= Required task =
Can you rewrite the records below, changing every "bush" to "shrub" and leaving everything else as it is? Leave the pictures out of your answer.

= Collected data =
○ ○ ○ ○ ○
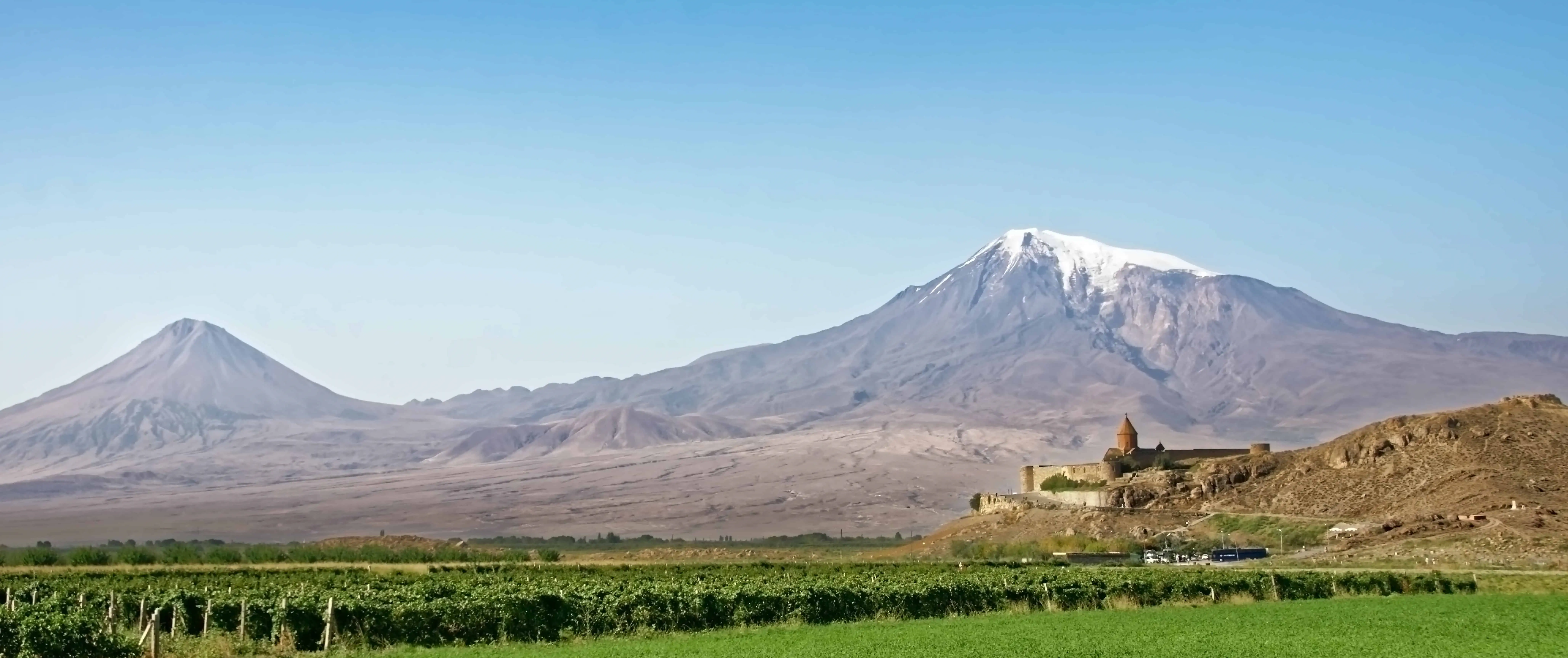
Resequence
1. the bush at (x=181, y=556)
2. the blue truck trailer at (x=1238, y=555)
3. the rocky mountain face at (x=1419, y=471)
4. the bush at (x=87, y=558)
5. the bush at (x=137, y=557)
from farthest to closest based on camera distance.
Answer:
○ ○ ○ ○ ○
= Answer to the problem =
Resequence
1. the shrub at (x=181, y=556)
2. the blue truck trailer at (x=1238, y=555)
3. the rocky mountain face at (x=1419, y=471)
4. the shrub at (x=87, y=558)
5. the shrub at (x=137, y=557)
from farthest to closest based on camera distance.
Answer:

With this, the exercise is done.